18. Interstate Commerce
The Consultant shall undertake to comply at all times with Section 17B of the Securities Act of 1933.
IN WITNESS WHEREOF, THE PARTIES have set forth their hands and seal in execution of this Consulting Agreement this October 26, 2011 by and between Wakabayashi Fund LLC and MBEACH SOFTWARE, INC.:
|Wakabayashi Fund LLC||MBEACH SOFTWARE, INC.|
|A Japan Limited Liability Company||A Florida Corporation|
|Tadaharu Wakabayashi, Director||Mr. Yossi Biderman, CEO|
|Date: October 26, 2011||Date: October 26, 2011|
|Secondary Corporate Officer|
WAKABAYASHI FUND, in providing investor relations services, shall perform the following project specific functions and merge WAKABAYASHI FUND efforts with MBEACH SOFTWARE, INC. resources, as needed. The emphasis of this investor relations project shall be personal introductions of MBEACH SOFTWARE, INC. to money managers, private equity fund managers, hedge fund managers, pension fund managers, financial analysts, institutional brokers, venture capitalists, investment bankers, and wholesale/retail market makers. If any external cost exist or arise, all out-of-pocket costs (i.e., costs for mail campaigns, printing, distributions, etc.) shall be pre-approved and paid for by MBEACH SOFTWARE, INC.
o Conduct and implement strategic planning analysis that combines MBEACH SOFTWARE, INC. due-diligence and WAKABAYASHI FUND in-house analysis tools to emphasize marketability.
o Coordinate buy-side and sell-side brokerage research coverage introducing MBEACH SOFTWARE, INC. to these sources and facilitating their institutional research.

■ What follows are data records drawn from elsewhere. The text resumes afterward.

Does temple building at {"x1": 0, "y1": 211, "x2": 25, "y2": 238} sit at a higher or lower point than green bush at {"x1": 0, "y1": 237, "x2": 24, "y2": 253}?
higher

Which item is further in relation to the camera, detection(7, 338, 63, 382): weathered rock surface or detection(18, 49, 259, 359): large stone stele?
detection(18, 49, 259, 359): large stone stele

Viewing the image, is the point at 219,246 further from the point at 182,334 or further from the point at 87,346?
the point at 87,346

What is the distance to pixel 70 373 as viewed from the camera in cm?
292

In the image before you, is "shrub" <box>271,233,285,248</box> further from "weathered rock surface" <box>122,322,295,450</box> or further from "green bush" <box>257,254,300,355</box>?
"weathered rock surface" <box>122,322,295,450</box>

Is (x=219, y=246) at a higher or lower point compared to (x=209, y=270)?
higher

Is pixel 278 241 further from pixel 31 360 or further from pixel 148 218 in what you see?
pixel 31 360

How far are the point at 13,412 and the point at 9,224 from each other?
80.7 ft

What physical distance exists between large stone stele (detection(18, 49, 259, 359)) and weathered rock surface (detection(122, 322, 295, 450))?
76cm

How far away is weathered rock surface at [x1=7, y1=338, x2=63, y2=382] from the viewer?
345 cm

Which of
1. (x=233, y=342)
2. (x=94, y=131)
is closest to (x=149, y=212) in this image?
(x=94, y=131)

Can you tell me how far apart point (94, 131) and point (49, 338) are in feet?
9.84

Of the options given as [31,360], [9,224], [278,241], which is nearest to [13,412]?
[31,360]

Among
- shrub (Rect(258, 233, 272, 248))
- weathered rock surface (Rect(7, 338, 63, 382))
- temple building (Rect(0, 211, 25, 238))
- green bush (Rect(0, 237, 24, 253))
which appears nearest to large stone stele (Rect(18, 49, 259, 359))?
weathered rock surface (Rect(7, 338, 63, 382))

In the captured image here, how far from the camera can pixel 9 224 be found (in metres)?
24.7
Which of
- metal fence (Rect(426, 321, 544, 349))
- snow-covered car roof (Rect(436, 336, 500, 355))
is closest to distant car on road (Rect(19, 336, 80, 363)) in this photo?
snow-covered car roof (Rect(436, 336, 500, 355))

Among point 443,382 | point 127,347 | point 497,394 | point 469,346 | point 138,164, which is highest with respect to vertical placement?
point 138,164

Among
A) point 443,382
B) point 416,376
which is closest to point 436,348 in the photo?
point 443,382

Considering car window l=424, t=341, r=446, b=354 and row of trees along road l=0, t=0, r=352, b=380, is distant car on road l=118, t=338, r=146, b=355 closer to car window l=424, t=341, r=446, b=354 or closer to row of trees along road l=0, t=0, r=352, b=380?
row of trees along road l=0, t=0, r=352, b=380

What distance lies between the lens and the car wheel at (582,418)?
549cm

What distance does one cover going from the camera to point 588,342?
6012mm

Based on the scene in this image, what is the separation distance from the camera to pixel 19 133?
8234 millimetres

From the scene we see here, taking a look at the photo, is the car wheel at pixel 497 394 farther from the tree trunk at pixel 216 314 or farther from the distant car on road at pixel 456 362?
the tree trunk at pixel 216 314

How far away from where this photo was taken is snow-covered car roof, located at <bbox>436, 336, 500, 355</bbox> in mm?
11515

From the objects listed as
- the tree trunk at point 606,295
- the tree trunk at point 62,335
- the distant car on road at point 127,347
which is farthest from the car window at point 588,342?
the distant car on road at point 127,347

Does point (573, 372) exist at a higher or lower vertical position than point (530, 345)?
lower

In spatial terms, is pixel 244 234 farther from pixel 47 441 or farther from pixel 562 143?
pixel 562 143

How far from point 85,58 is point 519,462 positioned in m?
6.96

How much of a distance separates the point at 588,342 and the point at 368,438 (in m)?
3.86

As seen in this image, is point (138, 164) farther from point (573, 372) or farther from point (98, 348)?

This provides MBEACH SOFTWARE, INC. and WAKABAYASHI FUND additional analysis reports from funding services.
o Investment banking introductions.
o Develop story development project related Executive Summary for mail-out / distribution, which is flexible and updated to the ongoing developments of the MBEACH SOFTWARE, INC.
o Plan marketing campaign matching MBEACH SOFTWARE, INC. to WAKABAYASHI FUND’S proprietary contact base and other investment prospects / sources anchored by Internet presence
o Target of one on one institutional investor meetings and conference calls with the most desirable in microcap, small cap and mid cap decision making analysts and portfolio managers of corporate, business and family funds
o Corporate message refinement that is flexible according to ongoing developments
o Fact Sheets flexible to ongoing developments
o Tele-conference call, including scripting, Q&A preparation, and thorough details for successful presentation
o Honest feedback from all meetings to allow complete knowledge of ongoing relationships and enhancements of messaging
o Work towards development of Analysts research coverage and comparable inclusion
o Nurture of current and potential investors
o Mail processing and request fulfillment
o Investment Banking introductions
o Peer Group / Industry Analysis
o Perception audits of the investment community
OPTIONAL PROJECT ACTIVITIES
These ancillary projects can be provided at MBEACH SOFTWARE, INC.’s discretion and cost.
o Conduct road shows, with direct MBEACH SOFTWARE, INC.’s participation, in cities targeted because of MBEACH SOFTWARE, INC.’s institutional investor contact base
o PowerPoint / slide presentations
o Annual Meetings
o Software Development
o Design and Coordinate Trade Booths
o Attend trade shows and conferences
o Hold press/analysts seminars for institutional investors and investment managers
o Develop investor relations section on MBEACH SOFTWARE, INC.’s website
o Develop comprehensive website and e-commerce solutions and/or project related web pages
o Write media alerts and press releases to continuously generate press relating to MBEACH SOFTWARE, INC. and its stock performance, emphasizing both standard and Internet dissemination (company initiated only)
o Plan and implement direct mail campaign to WAKABAYASHI FUND’S contact base and MBEACH SOFTWARE, INC.’s related contacts with follow-up telephone sales contact
o Annual Reports: assisting in the writing as well as assisting and directing to the designers, graphic artists and printers for the complete management of the publication.